A Failure to Communicate
During the first half, the Lions looked extremely disjointed and not on the same page, at all. Players made runs, lanes opened up through the middle, but the Lions just did not see them. You could see the frustration mounting throughout the first half as a few players — notably Nani, Will Johnson, and Lamine Sané — were demonstrably vocal in their frustration. Compound this with FC Cincinnati holding its defensive shape very well, and it became a rough outing for Orlando.
Nani Needed Some Time
If ever there was a match for Nani to show up, rile the hackles of the starting XI, start something big, and lead by example, this match was certainly it. Nani looked a little flat in the open run of play, looking for cheeky flicks and blind passes that rarely found anyone except a player in blue and orange. His run back to stop the FCC counter attack in the 51st minute was critical as Orlando was dangerously out of shape to defend. Then, after substitutions and a shift in the shape to a 4-2-3-1, Nani finally seemed to get the team thinking a little clearly and led a much more dangerous attack with Mauricio Pereyra, albeit in the final minutes of the match.

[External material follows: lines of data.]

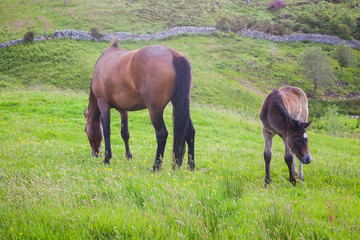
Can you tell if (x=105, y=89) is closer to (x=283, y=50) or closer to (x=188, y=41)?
(x=188, y=41)

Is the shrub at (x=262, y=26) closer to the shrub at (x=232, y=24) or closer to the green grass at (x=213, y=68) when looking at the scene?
the shrub at (x=232, y=24)

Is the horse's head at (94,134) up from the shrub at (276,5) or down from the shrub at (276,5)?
down

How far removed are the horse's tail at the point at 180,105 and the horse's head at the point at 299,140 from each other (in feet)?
7.18

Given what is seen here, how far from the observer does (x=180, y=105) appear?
563cm

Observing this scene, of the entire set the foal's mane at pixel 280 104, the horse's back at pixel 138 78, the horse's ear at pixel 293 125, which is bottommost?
the horse's ear at pixel 293 125

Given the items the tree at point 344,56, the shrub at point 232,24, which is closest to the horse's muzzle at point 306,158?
the tree at point 344,56

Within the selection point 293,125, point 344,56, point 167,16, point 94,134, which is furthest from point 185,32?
point 293,125


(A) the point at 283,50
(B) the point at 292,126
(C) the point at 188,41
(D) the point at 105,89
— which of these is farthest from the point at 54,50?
(A) the point at 283,50

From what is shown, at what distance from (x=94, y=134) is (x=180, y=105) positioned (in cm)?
349

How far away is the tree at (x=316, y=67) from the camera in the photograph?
39500mm

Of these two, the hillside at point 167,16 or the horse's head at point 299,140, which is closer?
the horse's head at point 299,140

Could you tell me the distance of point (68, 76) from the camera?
94.5 ft

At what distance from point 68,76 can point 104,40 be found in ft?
46.6

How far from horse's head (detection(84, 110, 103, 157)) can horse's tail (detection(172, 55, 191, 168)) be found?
10.7 feet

Predictable Passes Caused Headaches
Although Sebas Mendez ended the first half with a solid 88% passer rating, FCC certainly knew that the vast majority of his passes go right back where they came from, with very few passes going forward. FCC was able to pressure this very effectively in the first half and the beginning of the second. Take a look at the passing maps below as a comparison of Sebas and Pereyra.
There are a massive amount of passes going left to right for Mendez, or return to sender, but not much press and push. Also note how many forward passes were not completed, as part of a paltry team passer rating of 78%.

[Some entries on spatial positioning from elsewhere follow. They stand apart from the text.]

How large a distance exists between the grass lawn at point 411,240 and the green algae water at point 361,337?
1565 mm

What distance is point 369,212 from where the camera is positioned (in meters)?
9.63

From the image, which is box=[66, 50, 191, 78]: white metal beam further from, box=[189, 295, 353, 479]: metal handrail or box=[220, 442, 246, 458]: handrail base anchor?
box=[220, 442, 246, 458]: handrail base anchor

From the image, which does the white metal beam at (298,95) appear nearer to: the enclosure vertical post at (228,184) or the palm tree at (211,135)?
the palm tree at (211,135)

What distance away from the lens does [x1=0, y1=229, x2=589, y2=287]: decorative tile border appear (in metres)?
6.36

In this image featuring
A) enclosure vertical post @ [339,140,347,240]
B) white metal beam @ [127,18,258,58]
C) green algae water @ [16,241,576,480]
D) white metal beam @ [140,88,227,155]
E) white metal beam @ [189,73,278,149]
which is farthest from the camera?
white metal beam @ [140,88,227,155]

Sloppy Tackles and Late Physicality
There are professional fouls, ones that need to be taken at the right moment and right time to slow the match down a bit, and then there are the fouls that the Lions were committing during the match. The Lions were called for 14 fouls while FCC was called for only seven. I do think the yellows shown to Mendez, Robin Jansson, and Kyle Smith were pretty fair. The match was certainly a bit chippy, and too often the Lions were just a bit late, or just a bit too direct. The Lions defended the set pieces created by their poor fouls well, but they certainly gave up too many, too close, and almost caused a penalty kick.
Subs to the Rescue Again
As mentioned earlier, thank you Benji Michel and Chris Mueller for the spark you brought to the pitch. As with the starting XI, it took a little while for things to get rolling but the combination of Benji and Cash, combined with the shift in formation, made a huge difference on the pitch. Kyle Smith, who came on for Joao Moutinho in the 14th minute due to an injury (and we all collectively hope it is not the same hamstring injury that has plagued him this season), played a fantastic match. The Lions have needed their substitutes to perform this season, and I believe that they have.
It was another tough match to watch, made even harder by the updates from around the Eastern Conference all match. One monkey is off the club’s back, but it certainly needs to find a way to shake more off and quickly. It will be interesting to see how the club will now handle the final match of 2019.